Exercise brief —
Reproduce the data from the line with "How far from" to the line with "Answer: (x=384, y=138)", requests included, and add 114 to every number in the answers, both the distances and the point coordinates, while leaving the requests unchanged.

Supplied entries —
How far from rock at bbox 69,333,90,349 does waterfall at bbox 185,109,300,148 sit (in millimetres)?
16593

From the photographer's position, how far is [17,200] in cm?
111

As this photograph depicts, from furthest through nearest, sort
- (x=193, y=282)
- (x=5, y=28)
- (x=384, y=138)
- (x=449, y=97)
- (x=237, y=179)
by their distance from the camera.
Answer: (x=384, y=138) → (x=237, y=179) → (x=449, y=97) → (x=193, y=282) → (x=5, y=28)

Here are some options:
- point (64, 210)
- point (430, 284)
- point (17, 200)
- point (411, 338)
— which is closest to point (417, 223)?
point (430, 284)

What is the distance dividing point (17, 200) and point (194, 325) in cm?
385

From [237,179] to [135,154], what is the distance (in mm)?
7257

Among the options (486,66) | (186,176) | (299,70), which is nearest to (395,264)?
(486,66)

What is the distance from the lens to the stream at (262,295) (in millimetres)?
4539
---
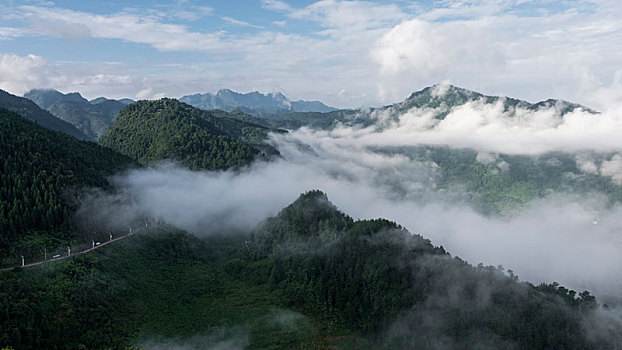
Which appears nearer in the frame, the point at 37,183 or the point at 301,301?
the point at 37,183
==
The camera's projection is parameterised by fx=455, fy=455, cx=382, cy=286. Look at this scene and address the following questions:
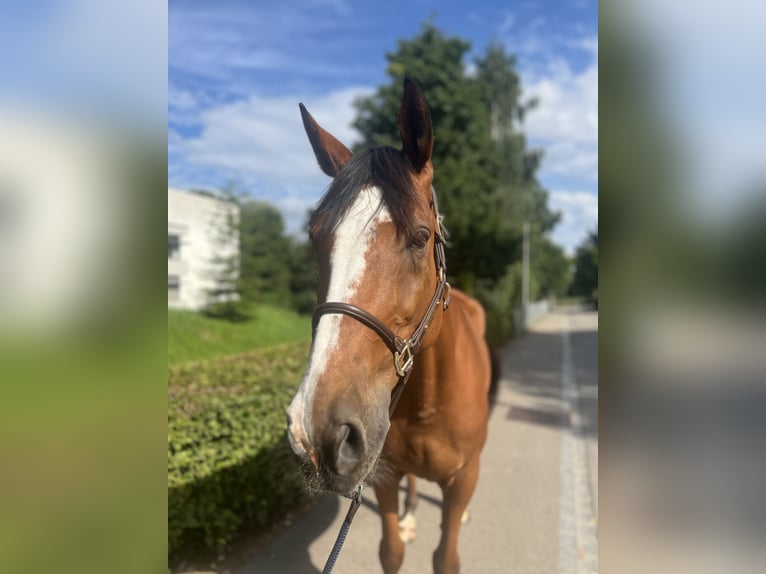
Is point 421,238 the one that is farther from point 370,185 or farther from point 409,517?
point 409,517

Task solution —
How far from rock at bbox 69,333,90,349 does waterfall at bbox 185,109,300,148 sit (in millimetres)?
16707

From the photographer's position, how far is [17,200] in cm?
225

As this photograph depicts, from furthest through nearest, sort
- (x=193, y=282)
- (x=5, y=28)
- (x=384, y=138)
- (x=449, y=97)
- (x=237, y=179)
by their distance from the camera.
Answer: (x=498, y=252) → (x=351, y=293) → (x=563, y=211) → (x=307, y=396) → (x=119, y=142)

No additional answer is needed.